#### [EXCERPTED TEXT]
┌──

But one of the most effective features of the FASPE fellowship is a bit of research that each participant prepares before we leave for Europe. Each fellow is asked to undertake a study of a particular World War II era journalist. The fellows look at the journalist’s life and read his or her works. Each day on the trip, one of the fellows presents to the group on their assigned journalist. “The profiles are particularly effective,” said Thorin Tritter, the executive director of FASPE. “Our fellows see all kinds of connections between the ethical issues they faced then and today.”

History will judge the scoundrels and the heroes of today, but there is little doubt that today’s journalists are faced with reporting on distortions, lies and racist rhetoric.

 

The journalists range from villains like Julius Streicher, the editor of Der Sturmer who was hanged at Nuremberg, to heroes like Varian Fry, an American journalist who was so moved by what he saw that he put down his pen and rescued more than 2,000 Jews and anti-Nazis from Vichy France, to chroniclers like the photojournalist Margaret Bourke-White.

History will judge the scoundrels and the heroes of today, but there is little doubt that today’s journalists are faced with reporting on distortions, lies and racist rhetoric. Trump has railed against Muslims, African-Americans, Mexicans, women and the handicapped. In addition, the Anti-Defamation League accused his son, Donald J. Trump Jr., of “trivializing” the Holocaust with his comments about “heating up the gas chamber,” according to the Los Angeles Times. Politico pulled together several anti-Semitic notes from the Trump campaign and ran an article with the headline: “In a Time of Trump, Millennial Jews Awaken to Anti-Semitism.” The subhead: “A new generation is experiencing an age-old hatred for the first time.”

└──

#### [GOAL OF THE EXERCISE]
Reproduce, word for word, the stretch of the FASPE fellowship passage above from "The journalists range" through "photojournalist Margaret Bourke-White.".

#### [DATA SECTION]

┌──

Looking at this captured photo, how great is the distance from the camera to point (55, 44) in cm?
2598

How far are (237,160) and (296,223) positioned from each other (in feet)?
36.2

└──

#### [TASK RESPONSE]
The journalists range from villains like Julius Streicher, the editor of Der Sturmer who was hanged at Nuremberg, to heroes like Varian Fry, an American journalist who was so moved by what he saw that he put down his pen and rescued more than 2,000 Jews and anti-Nazis from Vichy France, to chroniclers like the photojournalist Margaret Bourke-White.